EXCERPT:
Warning "Can not start proc_lib:init_p"

Ingo Rockel ingo.rockel at bluelionmobile.com
Thu Apr 4 04:58:36 EDT 2013


Hi Evan,

thanks for all the infos! I adjusted the leveldb-config as suggested, 
except the cache, which I reduced to 16MB, keeping this above the 
default helped a lot at least during load testing. And I added +P 130072 
to the vm.args. Will be applied to the riak nodes the next hours.

We have a monitoring using zabbbix, but haven't included the object 
sizes so far, will be added today.

We double-checked the Linux-Performance-Doc to be sure everything is 
applied to the nodes, especially as the problems always are caused from 
the same three nodes. But everything looks fine.

Ingo

Am 03.04.2013 18:42, schrieb Evan Vigil-McClanahan:
> Another engineer mentions that you posted your eleveldb section and I
> totally missed it:
>
> The eleveldb section:
>
>   %% eLevelDB Config
>   {eleveldb, [
>               {data_root, "/var/lib/riak/leveldb"},
>               {cache_size, 33554432},
>               {write_buffer_size_min, 67108864}, %% 64 MB in bytes
>               {write_buffer_size_max, 134217728}, %% 128 MB in bytes
>               {max_open_files, 4000}
>              ]},
>
> This is likely going to make you unhappy as time goes on; Since all of
> those settings are per-vnode, your max memory utilization is well
> beyond your physical memory.  I'd remove the tunings for the caches
> and buffers and drop max open files to 500, perhaps.  Make sure that
> you've followed everything in:
> http://docs.basho.com/riak/latest/cookbooks/Linux-Performance-Tuning/,
> etc.

ACTIONS TO TAKE:
[a] Write out the Riak message word for word, from "Ingo Rockel ingo.rockel" down to "be added today.".
[b] Repeat, without changes, the lines of the records below from the line containing "From your inspection of" down to the line containing "1164 centimetres", with both of those lines included.
The Riak message above and the records have nothing to do with each other.

MATERIAL FOR THE TASK:

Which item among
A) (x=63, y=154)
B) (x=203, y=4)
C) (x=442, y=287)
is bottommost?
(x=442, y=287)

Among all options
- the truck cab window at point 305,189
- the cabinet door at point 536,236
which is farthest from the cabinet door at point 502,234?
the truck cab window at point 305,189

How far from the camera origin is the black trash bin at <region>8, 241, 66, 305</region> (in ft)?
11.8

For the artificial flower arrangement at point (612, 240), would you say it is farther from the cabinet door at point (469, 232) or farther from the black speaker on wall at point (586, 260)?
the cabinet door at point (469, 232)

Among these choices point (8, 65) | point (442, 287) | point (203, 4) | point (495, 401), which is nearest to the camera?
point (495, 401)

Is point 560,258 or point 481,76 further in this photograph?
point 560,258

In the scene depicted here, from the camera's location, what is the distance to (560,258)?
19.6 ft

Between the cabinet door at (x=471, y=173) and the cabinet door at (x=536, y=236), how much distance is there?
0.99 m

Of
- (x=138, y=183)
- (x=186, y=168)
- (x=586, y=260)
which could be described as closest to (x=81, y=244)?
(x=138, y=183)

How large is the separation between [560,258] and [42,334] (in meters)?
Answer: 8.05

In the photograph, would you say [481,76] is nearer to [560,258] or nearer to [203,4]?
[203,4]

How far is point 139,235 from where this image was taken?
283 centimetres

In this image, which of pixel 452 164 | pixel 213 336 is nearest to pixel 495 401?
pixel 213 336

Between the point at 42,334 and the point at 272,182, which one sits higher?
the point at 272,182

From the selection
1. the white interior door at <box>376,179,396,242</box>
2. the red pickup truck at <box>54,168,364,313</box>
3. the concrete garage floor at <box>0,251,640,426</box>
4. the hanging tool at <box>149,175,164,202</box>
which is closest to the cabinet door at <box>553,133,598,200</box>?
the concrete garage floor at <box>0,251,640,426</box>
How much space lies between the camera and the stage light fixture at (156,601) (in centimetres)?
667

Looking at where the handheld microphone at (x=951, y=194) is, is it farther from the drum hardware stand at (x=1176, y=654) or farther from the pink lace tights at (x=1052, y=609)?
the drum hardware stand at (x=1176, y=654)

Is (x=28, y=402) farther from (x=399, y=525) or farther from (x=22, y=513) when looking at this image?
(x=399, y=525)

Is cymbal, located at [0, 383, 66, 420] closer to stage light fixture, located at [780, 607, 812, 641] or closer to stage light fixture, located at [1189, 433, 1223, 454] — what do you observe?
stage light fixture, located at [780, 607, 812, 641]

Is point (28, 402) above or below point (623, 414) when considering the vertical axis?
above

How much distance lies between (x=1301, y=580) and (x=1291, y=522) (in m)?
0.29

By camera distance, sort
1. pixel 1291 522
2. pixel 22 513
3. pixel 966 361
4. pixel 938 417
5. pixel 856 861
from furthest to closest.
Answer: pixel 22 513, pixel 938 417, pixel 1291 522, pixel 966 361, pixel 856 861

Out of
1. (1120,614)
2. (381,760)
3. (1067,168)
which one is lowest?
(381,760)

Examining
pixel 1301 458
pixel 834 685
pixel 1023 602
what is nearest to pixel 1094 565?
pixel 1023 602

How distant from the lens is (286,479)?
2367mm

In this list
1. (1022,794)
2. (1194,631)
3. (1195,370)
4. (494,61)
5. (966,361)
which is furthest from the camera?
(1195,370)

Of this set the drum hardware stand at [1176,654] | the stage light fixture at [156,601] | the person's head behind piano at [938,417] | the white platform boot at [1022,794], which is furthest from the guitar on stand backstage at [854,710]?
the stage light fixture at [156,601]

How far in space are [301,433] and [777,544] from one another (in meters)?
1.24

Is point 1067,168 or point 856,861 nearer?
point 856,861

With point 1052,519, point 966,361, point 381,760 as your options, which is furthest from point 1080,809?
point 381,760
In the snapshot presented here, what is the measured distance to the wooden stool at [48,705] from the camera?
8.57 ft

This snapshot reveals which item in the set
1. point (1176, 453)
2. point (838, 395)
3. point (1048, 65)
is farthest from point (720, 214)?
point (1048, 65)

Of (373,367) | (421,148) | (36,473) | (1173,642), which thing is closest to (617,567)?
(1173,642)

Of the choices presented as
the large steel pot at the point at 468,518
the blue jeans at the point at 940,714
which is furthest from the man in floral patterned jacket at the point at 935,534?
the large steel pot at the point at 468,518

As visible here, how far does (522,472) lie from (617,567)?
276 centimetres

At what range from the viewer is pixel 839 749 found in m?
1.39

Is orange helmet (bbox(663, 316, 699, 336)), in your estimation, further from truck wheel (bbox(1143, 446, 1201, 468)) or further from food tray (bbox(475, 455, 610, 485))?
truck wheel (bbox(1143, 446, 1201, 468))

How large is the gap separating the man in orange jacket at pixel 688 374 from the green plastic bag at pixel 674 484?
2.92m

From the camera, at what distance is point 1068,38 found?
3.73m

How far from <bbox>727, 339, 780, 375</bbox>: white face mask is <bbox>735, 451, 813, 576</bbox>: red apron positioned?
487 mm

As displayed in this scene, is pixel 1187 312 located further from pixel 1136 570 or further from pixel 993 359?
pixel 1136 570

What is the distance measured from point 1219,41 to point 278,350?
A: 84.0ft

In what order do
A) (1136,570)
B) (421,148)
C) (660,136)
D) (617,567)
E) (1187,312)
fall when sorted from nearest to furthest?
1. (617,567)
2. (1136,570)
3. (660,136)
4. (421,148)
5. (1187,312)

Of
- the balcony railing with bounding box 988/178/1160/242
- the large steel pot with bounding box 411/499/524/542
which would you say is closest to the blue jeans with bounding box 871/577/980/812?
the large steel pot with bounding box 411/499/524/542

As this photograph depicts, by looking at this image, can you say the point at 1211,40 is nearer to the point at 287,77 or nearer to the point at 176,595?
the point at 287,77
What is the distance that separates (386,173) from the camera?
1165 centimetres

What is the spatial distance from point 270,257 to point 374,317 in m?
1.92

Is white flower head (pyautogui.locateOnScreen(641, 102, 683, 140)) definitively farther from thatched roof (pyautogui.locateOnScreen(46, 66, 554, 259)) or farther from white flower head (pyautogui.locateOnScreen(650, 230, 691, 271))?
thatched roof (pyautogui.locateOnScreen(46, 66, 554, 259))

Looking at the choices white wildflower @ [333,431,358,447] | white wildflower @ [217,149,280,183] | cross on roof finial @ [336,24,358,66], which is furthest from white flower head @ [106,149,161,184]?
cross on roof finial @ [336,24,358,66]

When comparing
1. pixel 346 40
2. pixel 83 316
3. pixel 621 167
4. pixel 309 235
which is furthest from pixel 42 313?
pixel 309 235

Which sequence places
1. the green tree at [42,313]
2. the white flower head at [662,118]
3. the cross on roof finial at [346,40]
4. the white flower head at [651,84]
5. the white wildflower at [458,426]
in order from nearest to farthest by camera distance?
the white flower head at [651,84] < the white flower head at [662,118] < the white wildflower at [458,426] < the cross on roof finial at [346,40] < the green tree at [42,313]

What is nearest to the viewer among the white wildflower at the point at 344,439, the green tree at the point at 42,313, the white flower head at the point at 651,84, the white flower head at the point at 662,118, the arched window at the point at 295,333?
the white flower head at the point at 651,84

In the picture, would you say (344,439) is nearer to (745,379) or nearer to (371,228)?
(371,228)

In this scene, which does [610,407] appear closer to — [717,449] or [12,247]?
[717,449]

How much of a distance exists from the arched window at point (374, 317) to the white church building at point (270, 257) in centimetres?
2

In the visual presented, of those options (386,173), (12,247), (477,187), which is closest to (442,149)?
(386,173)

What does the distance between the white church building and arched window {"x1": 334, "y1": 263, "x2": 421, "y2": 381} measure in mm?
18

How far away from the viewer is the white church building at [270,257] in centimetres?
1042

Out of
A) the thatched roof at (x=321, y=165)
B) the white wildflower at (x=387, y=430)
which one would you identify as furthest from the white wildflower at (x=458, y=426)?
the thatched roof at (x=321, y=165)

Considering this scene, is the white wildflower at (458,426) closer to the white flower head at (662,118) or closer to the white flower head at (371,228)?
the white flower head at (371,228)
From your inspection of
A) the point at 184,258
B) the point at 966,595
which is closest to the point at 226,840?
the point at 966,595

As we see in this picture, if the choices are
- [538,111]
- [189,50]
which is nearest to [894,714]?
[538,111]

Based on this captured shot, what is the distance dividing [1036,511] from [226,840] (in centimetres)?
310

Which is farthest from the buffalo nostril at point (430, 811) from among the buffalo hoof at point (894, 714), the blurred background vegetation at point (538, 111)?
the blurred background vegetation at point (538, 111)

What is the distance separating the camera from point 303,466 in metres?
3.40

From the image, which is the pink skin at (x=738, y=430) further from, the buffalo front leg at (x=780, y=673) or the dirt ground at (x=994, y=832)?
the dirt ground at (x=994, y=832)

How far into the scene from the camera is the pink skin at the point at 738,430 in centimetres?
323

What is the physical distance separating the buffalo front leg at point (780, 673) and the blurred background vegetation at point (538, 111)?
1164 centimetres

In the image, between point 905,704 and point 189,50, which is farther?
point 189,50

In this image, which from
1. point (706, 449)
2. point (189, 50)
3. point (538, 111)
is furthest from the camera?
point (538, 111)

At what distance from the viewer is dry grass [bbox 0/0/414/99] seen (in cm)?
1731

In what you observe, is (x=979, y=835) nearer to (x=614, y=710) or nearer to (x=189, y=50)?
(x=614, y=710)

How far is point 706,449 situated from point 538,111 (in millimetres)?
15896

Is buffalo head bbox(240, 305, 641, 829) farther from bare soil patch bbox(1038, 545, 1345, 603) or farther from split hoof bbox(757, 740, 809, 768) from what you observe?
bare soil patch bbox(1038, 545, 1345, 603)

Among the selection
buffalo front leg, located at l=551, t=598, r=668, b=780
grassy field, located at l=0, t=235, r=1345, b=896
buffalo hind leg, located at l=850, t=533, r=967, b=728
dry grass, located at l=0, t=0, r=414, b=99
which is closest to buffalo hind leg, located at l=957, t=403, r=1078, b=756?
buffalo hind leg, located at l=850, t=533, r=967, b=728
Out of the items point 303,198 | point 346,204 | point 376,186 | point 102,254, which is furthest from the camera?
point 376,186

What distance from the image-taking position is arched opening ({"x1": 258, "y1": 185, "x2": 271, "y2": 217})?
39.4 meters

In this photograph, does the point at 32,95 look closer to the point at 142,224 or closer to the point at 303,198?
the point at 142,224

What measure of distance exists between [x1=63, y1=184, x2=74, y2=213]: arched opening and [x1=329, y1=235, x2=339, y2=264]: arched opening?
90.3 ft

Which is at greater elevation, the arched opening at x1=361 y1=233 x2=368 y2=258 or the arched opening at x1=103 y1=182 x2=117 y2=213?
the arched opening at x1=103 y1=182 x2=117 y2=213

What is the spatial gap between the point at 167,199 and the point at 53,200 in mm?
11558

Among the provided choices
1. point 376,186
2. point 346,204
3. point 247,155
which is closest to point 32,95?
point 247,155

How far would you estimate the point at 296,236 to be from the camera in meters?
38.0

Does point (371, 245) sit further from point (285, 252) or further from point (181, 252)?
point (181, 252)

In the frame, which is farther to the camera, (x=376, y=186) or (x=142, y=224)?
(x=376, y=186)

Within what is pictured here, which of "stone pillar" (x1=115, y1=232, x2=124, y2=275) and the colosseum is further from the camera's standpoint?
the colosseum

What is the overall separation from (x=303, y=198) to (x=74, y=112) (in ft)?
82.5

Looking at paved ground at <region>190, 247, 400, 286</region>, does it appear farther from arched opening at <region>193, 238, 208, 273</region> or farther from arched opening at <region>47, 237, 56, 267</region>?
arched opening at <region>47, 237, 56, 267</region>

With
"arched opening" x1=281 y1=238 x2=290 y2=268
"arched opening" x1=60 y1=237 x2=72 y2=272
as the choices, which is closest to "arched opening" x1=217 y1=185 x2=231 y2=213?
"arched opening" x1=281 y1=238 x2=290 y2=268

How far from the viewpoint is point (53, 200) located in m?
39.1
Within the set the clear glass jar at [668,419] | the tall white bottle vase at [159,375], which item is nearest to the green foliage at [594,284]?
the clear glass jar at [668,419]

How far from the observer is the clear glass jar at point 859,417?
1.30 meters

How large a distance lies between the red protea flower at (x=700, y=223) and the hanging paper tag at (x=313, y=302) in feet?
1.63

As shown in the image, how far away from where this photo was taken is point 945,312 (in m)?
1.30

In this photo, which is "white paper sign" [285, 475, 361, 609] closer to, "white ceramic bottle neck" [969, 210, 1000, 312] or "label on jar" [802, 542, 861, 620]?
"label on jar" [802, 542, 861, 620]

SOLVED PROBLEMS:
[a]
Ingo Rockel ingo.rockel at bluelionmobile.com
Thu Apr 4 04:58:36 EDT 2013


Hi Evan,

thanks for all the infos! I adjusted the leveldb-config as suggested, 
except the cache, which I reduced to 16MB, keeping this above the 
default helped a lot at least during load testing. And I added +P 130072 
to the vm.args. Will be applied to the riak nodes the next hours.

We have a monitoring using zabbbix, but haven't included the object 
sizes so far, will be added today.

[b]
From your inspection of
A) the point at 184,258
B) the point at 966,595
which is closest to the point at 226,840?
the point at 966,595

As we see in this picture, if the choices are
- [538,111]
- [189,50]
which is nearest to [894,714]?
[538,111]

Based on this captured shot, what is the distance dividing [1036,511] from [226,840] (in centimetres)?
310

Which is farthest from the buffalo nostril at point (430, 811) from among the buffalo hoof at point (894, 714), the blurred background vegetation at point (538, 111)?
the blurred background vegetation at point (538, 111)

What is the distance separating the camera from point 303,466 in metres?
3.40

From the image, which is the pink skin at (x=738, y=430) further from, the buffalo front leg at (x=780, y=673) or the dirt ground at (x=994, y=832)?
the dirt ground at (x=994, y=832)

How far into the scene from the camera is the pink skin at the point at 738,430 in centimetres?
323

What is the physical distance separating the buffalo front leg at point (780, 673) and the blurred background vegetation at point (538, 111)?
1164 centimetres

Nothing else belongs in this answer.